Sunday, December 27, 2009
Interview with the Neo-Con
Sometime during the 90's...........
Back in the days when race was debated around the OJ trial, when feminism portrayed as a match between Naomi Wolf and Camille Paglia, and when the prospect of "another Vietnam" was written of as the paranoia of a few leftists. When Timothy McVeigh was the big name in terrorism on US soil. Back when most Americans were very secure in their belief that "it could never happen here" whether *it* was a number of things from a botched election, a serious economic meltdown, a major internal natural disaster, or a the threat of losing our Civil Liberties.
At that time, I was not particularly complacent. While not aware of what the future would bring, I was quite concerned about the environment and afraid that someday there would be "another Vietnam", but at the time had little to go on but a series of eerie hunches.
But back then in my pre-WTO protest adulthood, I did run into a series of college professors whose ideas I never realized would gain such power.
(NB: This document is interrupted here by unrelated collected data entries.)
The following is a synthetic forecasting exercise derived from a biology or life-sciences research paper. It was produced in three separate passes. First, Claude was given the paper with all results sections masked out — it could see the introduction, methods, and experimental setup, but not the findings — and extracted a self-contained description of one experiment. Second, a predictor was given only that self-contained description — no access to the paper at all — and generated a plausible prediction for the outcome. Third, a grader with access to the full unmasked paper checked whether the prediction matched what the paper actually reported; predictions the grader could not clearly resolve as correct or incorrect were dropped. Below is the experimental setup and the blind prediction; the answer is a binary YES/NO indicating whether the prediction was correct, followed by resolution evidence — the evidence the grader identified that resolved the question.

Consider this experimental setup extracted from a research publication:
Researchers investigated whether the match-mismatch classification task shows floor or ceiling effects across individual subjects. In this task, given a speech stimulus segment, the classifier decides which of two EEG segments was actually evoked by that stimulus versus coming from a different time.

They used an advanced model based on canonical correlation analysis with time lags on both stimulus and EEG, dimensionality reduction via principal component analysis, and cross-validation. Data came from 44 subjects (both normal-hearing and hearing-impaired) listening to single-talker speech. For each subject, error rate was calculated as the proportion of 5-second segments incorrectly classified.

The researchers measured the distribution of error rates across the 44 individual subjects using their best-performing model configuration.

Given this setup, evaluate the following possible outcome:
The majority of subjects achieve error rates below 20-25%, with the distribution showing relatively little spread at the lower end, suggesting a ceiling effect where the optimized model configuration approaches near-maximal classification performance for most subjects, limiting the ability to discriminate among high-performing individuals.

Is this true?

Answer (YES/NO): YES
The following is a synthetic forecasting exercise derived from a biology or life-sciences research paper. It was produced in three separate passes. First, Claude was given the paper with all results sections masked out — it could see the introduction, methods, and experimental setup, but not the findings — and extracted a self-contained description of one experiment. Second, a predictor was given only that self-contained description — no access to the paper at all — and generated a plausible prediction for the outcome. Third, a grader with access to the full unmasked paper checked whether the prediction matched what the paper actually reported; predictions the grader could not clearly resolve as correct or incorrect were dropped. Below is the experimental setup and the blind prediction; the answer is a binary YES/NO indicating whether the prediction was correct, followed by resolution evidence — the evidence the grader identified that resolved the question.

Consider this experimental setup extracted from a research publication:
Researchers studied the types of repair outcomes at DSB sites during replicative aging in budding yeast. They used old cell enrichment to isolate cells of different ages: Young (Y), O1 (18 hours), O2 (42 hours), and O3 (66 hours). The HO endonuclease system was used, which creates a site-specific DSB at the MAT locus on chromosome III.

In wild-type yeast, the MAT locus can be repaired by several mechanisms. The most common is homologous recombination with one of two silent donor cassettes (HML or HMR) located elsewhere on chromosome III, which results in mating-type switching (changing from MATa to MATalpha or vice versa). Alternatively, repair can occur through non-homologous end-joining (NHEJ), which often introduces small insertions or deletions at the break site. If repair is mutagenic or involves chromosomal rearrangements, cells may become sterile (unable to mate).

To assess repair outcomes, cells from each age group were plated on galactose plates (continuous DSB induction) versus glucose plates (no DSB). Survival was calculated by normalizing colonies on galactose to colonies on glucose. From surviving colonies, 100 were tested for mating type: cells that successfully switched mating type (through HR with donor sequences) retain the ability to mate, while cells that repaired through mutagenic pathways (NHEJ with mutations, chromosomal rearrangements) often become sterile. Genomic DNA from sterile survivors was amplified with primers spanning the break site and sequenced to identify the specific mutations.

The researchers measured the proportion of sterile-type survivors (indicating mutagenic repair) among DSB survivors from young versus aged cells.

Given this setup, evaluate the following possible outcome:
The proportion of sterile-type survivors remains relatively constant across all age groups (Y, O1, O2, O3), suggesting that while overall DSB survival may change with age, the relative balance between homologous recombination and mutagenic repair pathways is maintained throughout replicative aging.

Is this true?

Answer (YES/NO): NO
Indeed, I was more worried at the time about the sociobiologists with their zeal to prove women not fit for full citizenship. But yet, they were a bunch you could not ignore or forget.
Only years would I come to know the significance of what I saw when dealing with a pack of neocon professors and neocon students.
Of course, part of that came from the fact that they were less than honest about selling their ideas to undergraduates and used a good deal of manipulation in the process. In retrospect that should surprise nobody. Often what they would do if you disagreed with their ideas was suggest that you were simply too "limited" or "provincial" or caught up in closed minded middle class morality to understand. It reminded me of certain Freudians who tried to paint everyone who disagreed with them as prudes who didn't want to hear about sex.
Among the students many of those who bought into the neo-con thinking were also great fans of Frank Herbert's "Dune" series (which has been posthumously increased by his son since). In both cases, I felt portrayed as a schmuck for suggesting that for all the problems of modern democracies, that replacing it with a bunch of scheming feudal elites wouldn't be a great trade. Such ideas according to this bunch were just corn-fed naivete. Of course, politics was all about deceiving the masses. Even as a first year biology student, I was able to point out several biological impossibilities in the stories. But that was also dismissed as closed mindedness. This crowd deemed such "mere details" as rather beneath them and best left to the "techies types" who would of course never grasp their master plans or have a real say in their grandiose master plans.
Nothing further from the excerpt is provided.